> **Liste des tâches**
A. Relevez chaque nombre écrit en chiffres dans le dernier paragraphe du texte sur le placement Doublo Monde, date comprise, en indiquant ce qu'il désigne.
B. Prolongez le texte sur le placement Doublo Monde en repartant de sa dernière phrase, sur le même ton technique.

> **Extrait présenté**
________________

Le placement Doublo Monde est un fonds commun de placement (FCP) qui appartient à la catégorie dite des « fonds à formule », c’est-à-dire des placements dont l’objectif est d’offrir une performance conditionnelle définie en fonction de l’évolution d’un indice, d’un panier d’indices ou de valeurs ou d’une composante de ces indices ou valeurs.

En l’occurrence, la performance du placement Doublo Monde renvoyait à un panier de douze valeurs internationales, suivant un mécanisme d’une difficulté qui ne pouvait manifestement pas permettre au souscripteur moyen de le comprendre.

De nombreux clients de la Caisse d’Épargne ont été incités à contracter et à souscrire à ce placement sur la base d’une publicité, dont la présentation les a manifestement persuadés qu’ils allaient obtenir au moins un doublement de leur capital à l’échéance.

En fait, ils n’ont récupéré qu’un capital amputé des frais de gestion et ayant subi six années d’érosion monétaire, c’est-à-dire un capital qui, en euros constants, est donc largement inférieur à celui confié à la banque, six années auparavant.

Le placement Doublo Monde concernerait 266.547 épargnants et clients de la Caisse d’Épargne, d’après les chiffres publiés dans un communiqué de presse adressé à l’AFP le 21 juillet 2010, pour un encours collecté d’un montant global de 2.133.237.068 euros et des droits d’entrée perçus par la banque à hauteur de 29.925.494 euros.

________________

> **Données fournies**
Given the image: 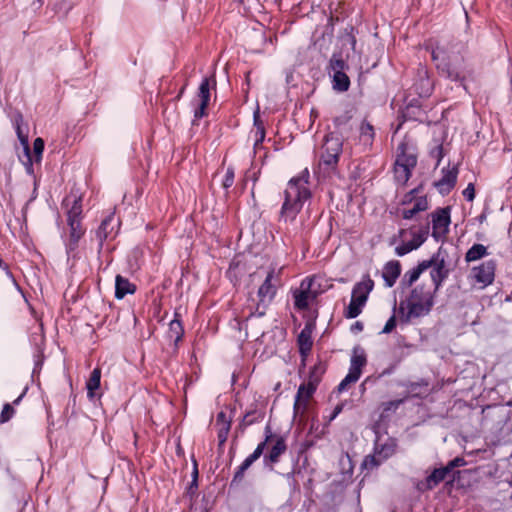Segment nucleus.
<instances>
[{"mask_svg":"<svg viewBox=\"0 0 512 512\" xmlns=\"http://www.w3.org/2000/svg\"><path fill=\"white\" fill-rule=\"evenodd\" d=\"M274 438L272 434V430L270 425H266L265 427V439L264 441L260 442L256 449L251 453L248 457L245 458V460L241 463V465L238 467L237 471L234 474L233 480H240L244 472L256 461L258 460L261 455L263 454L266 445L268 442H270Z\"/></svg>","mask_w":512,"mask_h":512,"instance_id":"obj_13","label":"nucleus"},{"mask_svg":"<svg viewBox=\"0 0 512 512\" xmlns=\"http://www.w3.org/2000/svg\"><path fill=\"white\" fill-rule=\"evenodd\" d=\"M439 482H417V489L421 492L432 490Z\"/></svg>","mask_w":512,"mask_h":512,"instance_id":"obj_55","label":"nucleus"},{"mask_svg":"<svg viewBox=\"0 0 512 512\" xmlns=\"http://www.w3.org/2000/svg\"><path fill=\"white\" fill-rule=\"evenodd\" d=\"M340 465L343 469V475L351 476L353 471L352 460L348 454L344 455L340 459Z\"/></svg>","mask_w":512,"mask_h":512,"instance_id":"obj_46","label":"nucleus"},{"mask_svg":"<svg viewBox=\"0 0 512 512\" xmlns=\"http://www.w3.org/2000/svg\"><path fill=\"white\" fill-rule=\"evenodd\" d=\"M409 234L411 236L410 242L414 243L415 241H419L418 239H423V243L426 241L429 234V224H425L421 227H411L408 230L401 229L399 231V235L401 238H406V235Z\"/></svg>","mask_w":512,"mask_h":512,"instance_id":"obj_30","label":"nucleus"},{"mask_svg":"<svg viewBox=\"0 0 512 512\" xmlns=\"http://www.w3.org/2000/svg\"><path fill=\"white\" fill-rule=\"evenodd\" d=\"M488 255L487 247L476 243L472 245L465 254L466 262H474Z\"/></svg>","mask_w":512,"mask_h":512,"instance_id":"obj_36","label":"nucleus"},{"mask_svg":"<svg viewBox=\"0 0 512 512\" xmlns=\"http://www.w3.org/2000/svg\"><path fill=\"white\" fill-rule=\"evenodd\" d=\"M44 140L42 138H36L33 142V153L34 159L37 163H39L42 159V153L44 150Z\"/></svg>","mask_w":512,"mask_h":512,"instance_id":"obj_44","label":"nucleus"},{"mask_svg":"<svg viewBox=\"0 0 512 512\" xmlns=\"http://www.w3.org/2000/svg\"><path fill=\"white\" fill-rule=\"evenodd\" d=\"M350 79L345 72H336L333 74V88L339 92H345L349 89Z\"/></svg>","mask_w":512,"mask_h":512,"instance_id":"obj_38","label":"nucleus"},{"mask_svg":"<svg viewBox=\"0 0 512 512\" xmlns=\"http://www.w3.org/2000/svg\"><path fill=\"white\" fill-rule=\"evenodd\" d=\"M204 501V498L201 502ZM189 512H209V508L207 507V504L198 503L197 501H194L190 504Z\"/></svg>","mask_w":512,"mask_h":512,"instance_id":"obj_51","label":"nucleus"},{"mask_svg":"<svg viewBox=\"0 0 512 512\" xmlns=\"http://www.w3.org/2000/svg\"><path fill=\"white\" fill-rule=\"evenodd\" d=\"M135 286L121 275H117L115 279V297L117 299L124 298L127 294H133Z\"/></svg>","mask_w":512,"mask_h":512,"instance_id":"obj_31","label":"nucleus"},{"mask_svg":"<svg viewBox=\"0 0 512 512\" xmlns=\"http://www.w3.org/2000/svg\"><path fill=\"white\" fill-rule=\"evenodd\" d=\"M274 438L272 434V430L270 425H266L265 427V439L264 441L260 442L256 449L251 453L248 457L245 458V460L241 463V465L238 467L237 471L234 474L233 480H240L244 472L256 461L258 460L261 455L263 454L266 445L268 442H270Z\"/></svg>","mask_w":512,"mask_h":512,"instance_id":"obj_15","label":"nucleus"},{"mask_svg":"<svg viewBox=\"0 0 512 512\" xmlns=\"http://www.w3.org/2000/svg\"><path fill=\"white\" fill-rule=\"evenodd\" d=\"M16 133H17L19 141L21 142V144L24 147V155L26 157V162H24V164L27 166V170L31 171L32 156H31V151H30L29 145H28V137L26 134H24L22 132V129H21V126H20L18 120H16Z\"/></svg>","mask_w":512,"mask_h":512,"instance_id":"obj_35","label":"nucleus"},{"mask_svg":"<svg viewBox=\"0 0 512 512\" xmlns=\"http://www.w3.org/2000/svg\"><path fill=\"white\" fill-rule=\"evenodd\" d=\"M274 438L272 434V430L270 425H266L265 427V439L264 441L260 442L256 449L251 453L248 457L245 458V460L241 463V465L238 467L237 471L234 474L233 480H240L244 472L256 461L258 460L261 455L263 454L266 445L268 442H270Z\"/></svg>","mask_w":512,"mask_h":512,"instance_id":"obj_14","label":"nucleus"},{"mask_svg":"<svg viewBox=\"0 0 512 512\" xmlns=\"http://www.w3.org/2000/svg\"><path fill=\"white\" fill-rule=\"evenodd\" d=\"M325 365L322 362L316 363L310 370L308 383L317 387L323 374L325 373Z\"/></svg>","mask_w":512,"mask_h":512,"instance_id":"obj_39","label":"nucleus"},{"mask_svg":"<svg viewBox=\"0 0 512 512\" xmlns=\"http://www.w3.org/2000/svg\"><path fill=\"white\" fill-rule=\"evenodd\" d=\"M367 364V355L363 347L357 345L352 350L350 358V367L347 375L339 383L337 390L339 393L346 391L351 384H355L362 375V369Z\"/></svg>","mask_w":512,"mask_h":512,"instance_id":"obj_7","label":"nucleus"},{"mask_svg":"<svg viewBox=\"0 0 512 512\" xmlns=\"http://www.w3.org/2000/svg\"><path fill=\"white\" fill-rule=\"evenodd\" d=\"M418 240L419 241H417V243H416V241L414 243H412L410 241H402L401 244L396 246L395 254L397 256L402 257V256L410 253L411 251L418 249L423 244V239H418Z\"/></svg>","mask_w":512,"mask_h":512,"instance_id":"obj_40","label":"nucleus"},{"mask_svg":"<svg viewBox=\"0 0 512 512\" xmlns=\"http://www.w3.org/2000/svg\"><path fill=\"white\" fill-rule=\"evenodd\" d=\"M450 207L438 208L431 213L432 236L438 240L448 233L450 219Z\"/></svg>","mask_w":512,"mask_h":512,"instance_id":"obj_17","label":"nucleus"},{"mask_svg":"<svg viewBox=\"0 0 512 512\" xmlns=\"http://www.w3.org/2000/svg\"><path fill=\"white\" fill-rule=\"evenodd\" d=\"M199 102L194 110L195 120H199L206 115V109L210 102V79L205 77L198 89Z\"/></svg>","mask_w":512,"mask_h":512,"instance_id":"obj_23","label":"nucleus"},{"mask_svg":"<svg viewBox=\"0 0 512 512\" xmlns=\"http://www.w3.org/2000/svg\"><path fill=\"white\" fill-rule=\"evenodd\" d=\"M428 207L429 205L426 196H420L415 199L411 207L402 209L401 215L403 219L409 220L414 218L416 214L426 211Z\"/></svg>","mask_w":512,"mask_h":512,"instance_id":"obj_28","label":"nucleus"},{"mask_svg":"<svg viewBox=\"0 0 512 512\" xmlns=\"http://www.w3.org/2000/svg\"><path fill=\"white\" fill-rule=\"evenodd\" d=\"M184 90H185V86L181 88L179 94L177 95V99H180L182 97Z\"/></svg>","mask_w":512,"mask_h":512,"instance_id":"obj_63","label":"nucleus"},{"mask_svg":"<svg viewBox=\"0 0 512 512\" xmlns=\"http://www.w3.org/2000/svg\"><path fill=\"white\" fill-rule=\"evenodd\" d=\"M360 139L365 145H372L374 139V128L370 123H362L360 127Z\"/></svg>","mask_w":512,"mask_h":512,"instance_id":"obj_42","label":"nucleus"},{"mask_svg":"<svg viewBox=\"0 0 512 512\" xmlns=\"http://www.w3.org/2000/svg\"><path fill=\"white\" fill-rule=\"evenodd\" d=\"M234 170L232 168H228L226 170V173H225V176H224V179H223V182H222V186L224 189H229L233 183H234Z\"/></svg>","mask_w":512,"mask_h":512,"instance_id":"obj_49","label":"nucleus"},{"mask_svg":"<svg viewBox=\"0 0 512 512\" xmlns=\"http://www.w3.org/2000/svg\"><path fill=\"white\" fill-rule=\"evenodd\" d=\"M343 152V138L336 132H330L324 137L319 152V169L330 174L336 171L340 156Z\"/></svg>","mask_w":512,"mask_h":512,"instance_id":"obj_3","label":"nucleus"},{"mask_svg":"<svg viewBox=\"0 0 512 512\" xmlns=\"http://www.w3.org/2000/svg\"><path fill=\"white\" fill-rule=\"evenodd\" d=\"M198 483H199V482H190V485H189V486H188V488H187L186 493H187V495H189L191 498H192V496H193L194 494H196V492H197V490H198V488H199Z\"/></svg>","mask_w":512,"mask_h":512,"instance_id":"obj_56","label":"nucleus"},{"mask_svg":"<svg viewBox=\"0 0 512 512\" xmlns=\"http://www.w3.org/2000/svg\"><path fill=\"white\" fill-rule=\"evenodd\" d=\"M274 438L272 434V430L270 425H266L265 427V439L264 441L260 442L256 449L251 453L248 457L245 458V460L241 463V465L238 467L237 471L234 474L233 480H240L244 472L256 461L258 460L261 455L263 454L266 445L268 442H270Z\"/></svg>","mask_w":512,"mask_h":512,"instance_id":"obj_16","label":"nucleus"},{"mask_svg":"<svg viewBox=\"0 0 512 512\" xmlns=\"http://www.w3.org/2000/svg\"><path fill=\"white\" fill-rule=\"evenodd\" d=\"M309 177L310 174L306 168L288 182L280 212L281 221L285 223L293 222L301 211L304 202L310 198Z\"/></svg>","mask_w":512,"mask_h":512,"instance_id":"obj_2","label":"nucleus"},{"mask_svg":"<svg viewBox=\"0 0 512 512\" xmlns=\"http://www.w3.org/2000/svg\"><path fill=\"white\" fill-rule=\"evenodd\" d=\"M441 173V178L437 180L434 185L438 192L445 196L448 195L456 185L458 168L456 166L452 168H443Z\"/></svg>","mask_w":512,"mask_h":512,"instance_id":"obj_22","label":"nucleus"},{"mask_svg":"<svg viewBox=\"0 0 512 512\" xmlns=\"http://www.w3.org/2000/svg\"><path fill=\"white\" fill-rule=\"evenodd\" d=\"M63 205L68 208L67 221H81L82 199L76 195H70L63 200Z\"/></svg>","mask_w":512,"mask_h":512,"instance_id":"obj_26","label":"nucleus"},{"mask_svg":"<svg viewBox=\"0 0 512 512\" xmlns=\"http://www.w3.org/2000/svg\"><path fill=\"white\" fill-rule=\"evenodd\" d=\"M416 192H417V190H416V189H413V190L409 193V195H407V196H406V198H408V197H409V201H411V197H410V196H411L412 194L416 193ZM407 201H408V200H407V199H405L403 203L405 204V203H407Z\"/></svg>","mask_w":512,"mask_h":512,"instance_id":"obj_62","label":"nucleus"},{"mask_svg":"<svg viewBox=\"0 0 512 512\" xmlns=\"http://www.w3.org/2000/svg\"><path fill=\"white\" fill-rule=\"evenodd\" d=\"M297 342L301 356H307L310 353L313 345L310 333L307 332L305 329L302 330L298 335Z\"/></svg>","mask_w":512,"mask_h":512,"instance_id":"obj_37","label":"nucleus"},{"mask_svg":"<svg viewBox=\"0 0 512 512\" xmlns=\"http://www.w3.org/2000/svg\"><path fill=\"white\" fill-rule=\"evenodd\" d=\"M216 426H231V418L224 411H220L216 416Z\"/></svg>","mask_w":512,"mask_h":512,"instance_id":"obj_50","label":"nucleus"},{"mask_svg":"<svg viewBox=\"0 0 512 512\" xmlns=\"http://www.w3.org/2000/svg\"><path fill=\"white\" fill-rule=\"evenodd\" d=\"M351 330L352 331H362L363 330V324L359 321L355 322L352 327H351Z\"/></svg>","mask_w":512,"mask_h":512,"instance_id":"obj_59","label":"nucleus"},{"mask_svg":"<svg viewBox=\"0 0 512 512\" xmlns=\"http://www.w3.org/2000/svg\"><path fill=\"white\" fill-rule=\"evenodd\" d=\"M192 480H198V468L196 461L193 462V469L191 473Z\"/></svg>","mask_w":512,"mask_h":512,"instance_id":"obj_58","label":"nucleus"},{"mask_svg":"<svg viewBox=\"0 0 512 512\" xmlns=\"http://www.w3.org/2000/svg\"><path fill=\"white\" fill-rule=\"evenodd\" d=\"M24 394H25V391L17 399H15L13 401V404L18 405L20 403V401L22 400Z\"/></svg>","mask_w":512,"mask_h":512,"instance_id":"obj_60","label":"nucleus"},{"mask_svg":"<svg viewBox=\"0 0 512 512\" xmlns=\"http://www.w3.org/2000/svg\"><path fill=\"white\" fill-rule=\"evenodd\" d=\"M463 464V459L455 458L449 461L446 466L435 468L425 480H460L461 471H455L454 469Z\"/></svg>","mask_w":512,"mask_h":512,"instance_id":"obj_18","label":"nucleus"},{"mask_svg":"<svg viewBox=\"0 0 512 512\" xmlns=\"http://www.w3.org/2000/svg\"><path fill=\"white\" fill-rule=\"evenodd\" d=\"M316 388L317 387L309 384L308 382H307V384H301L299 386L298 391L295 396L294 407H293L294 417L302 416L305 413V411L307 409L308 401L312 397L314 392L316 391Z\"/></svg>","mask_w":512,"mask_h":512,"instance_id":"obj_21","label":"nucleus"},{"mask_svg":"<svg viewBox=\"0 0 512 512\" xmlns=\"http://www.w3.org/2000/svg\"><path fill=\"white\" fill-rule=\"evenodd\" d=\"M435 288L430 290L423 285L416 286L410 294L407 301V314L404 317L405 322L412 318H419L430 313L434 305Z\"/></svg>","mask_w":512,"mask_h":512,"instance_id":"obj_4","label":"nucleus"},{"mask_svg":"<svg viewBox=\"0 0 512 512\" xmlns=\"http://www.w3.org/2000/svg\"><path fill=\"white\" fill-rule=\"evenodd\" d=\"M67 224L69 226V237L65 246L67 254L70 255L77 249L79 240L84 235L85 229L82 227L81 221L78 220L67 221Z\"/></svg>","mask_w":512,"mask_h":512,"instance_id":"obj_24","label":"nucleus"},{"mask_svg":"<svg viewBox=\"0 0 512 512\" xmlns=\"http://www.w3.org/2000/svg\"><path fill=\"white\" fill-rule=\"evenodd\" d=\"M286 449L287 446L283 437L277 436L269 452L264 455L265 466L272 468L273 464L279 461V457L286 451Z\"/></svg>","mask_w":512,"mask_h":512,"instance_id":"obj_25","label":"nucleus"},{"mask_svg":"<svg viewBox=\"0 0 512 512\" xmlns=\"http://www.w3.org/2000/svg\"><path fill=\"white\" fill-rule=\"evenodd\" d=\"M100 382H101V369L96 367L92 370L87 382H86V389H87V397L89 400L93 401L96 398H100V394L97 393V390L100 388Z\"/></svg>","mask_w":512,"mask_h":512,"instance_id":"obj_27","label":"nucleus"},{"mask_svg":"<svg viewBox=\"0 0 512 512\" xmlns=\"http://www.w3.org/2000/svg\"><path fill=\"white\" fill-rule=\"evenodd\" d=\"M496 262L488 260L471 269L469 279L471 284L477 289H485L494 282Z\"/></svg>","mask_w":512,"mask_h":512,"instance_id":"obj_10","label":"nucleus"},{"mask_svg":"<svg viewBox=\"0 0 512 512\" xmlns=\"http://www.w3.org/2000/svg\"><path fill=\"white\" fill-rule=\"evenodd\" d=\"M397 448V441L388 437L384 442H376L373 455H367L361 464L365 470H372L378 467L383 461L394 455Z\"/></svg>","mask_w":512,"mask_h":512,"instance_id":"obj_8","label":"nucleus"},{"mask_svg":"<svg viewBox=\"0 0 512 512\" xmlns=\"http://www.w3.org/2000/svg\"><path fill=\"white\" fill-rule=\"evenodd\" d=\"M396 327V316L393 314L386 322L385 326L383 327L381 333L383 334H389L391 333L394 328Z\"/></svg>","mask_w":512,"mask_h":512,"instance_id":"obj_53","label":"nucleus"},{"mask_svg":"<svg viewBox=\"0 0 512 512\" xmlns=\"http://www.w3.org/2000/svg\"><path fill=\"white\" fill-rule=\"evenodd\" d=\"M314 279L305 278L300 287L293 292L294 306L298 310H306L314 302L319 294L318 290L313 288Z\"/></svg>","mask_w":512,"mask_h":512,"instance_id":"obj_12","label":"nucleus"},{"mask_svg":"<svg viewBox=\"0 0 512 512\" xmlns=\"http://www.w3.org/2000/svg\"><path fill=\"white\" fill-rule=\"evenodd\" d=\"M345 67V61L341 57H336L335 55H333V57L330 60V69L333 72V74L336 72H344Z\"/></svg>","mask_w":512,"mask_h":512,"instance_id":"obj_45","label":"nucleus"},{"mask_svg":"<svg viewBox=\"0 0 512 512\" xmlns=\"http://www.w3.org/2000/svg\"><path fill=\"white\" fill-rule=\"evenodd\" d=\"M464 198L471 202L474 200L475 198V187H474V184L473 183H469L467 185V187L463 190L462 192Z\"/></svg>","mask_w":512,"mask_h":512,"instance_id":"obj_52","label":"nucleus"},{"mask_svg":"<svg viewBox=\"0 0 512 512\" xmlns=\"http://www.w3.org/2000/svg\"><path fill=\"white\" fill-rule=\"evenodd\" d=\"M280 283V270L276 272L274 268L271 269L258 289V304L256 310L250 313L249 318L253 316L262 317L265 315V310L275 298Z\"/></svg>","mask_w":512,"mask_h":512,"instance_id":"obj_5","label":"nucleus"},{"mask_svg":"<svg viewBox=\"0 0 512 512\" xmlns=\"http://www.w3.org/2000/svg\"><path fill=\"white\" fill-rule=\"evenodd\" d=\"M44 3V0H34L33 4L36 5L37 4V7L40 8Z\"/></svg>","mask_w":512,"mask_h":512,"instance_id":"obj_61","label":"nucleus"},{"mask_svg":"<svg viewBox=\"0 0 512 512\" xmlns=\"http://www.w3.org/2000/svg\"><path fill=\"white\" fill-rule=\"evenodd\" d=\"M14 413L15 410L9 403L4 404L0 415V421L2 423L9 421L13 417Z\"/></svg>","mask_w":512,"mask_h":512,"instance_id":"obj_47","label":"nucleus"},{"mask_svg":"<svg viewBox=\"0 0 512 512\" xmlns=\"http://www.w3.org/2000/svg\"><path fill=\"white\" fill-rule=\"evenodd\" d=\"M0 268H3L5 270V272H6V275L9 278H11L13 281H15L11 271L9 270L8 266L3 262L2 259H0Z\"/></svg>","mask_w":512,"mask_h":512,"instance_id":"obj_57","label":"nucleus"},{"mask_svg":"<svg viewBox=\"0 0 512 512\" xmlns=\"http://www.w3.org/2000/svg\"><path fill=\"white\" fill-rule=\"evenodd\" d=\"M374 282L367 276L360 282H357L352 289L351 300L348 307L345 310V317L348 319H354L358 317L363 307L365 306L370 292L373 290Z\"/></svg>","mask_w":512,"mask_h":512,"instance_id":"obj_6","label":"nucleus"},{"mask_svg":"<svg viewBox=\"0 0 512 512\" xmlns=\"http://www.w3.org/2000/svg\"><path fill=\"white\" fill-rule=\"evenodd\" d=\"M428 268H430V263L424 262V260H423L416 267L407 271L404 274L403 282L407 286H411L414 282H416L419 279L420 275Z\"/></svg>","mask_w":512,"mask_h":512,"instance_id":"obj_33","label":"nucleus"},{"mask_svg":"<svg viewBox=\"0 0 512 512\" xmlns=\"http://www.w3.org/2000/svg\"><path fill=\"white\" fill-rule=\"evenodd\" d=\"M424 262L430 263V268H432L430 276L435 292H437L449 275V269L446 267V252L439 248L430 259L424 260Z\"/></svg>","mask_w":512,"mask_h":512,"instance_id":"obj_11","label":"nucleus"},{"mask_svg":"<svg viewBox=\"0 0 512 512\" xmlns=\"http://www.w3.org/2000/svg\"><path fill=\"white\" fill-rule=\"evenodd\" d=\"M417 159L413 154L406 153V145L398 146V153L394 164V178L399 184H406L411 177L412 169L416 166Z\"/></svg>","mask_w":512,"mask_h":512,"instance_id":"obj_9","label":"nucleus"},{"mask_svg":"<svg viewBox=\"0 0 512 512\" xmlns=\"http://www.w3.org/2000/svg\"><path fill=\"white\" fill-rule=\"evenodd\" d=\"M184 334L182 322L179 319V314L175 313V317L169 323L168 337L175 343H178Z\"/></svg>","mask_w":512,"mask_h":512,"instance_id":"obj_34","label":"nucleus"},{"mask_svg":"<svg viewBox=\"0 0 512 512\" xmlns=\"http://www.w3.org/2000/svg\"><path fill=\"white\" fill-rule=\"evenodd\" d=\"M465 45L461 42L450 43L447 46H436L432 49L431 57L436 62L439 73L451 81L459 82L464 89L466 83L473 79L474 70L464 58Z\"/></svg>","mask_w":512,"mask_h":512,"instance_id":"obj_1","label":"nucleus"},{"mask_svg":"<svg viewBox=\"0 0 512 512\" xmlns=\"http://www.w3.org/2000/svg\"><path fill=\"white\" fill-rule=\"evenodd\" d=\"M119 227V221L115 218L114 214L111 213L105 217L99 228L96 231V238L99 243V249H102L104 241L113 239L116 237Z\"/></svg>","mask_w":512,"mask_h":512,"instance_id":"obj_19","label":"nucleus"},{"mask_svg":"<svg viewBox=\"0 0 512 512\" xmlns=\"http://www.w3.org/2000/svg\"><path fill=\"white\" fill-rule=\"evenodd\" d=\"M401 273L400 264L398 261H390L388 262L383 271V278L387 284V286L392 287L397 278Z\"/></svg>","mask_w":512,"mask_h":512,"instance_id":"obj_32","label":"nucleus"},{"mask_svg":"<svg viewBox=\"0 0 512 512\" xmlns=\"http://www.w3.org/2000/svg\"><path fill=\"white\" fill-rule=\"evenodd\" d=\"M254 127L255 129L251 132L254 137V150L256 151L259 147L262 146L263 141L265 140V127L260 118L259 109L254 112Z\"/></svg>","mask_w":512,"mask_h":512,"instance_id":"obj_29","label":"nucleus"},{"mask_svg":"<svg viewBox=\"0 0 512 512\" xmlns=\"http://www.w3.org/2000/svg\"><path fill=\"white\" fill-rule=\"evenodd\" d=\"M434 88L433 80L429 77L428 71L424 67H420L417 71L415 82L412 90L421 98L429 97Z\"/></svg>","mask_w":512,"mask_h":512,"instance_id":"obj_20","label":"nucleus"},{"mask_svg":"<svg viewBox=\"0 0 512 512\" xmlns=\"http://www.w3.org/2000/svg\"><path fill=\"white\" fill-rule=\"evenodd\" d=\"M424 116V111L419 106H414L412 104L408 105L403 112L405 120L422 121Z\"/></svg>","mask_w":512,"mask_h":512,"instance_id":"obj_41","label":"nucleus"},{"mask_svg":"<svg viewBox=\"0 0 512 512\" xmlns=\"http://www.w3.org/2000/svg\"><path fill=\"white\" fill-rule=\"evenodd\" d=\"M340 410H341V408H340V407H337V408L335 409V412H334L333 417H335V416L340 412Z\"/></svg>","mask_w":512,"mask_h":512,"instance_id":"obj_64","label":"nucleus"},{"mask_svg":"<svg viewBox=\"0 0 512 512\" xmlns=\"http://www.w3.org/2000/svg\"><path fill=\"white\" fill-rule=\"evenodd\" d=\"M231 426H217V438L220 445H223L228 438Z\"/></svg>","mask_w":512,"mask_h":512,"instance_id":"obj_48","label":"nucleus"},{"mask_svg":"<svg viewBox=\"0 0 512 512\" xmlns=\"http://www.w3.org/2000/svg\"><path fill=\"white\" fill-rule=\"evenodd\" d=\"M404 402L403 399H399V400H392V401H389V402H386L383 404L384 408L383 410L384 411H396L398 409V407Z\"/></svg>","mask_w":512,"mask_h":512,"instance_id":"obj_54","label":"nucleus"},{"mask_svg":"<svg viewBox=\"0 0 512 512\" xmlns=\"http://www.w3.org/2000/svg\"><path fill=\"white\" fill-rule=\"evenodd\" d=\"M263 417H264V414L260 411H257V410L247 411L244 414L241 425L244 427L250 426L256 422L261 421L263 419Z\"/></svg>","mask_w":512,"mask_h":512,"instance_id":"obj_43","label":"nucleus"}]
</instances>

________________

> **Réponses par tâche**
A.
- 266.547 : nombre d'épargnants et clients de la Caisse d'Épargne concernés par le placement
- 21 juillet 2010 : date du communiqué de presse adressé à l'AFP
- 2.133.237.068 euros : montant global de l'encours collecté
- 29.925.494 euros : droits d'entrée perçus par la banque

B.
Or, on peut légitimement penser, au vu des différents articles déjà parus dans la presse spécialisée, que ce placement a manifestement fait quasiment autant de mécontents que de souscripteurs, dans la mesure où le capital placé n’a pas doublé à l’issue de la période de placement, qui était de six ans.

En effet, les épargnants avaient souvent la certitude, notamment du fait de la plaquette publicitaire qui leur a été remise, que le capital placé allait effectivement doubler sur la période considérée et que ce doublement n’était même que le minimum escompté.

Ce dossier pose évidemment, de façon plus générale, le problème des pratiques commerciales des banques, dont le discours commercial ne reflète pas toujours la complexité de produits financiers complexes imaginés par des ingénieurs financiers, produits qui sont ensuite proposés à des clients n’ayant parfois aucune expérience et encore moins de connaissance théorique ou technique du fonctionnement des marchés financiers.

Les dérives de ces politiques commerciales sont fréquemment dénoncées dans la presse spécialisée et l’ont été dans un article de la revue Mieux Vivre Votre Argent du mois de décembre 2008 intitulé « Les pratiques commerciales douteuses des banques », ou dans un autre paru en janvier 2009 dans la même revue sous le titre « Tollé contre Doublo Monde », qui permettent de situer très exactement le contexte du litige et, notamment, les conditions de commercialisation du placement Doublo Monde.

Le Crédit Mutuel, qui a manifestement pris conscience de cette difficulté dans l’esprit du public, a d’ailleurs habillement communiqué, lors de l’une de ses récentes campagnes publicitaires, en mettant en avant le fait que ses chargés de clientèle ne sont pas commissionnés et en insistant sur le fait que « ça change tout ».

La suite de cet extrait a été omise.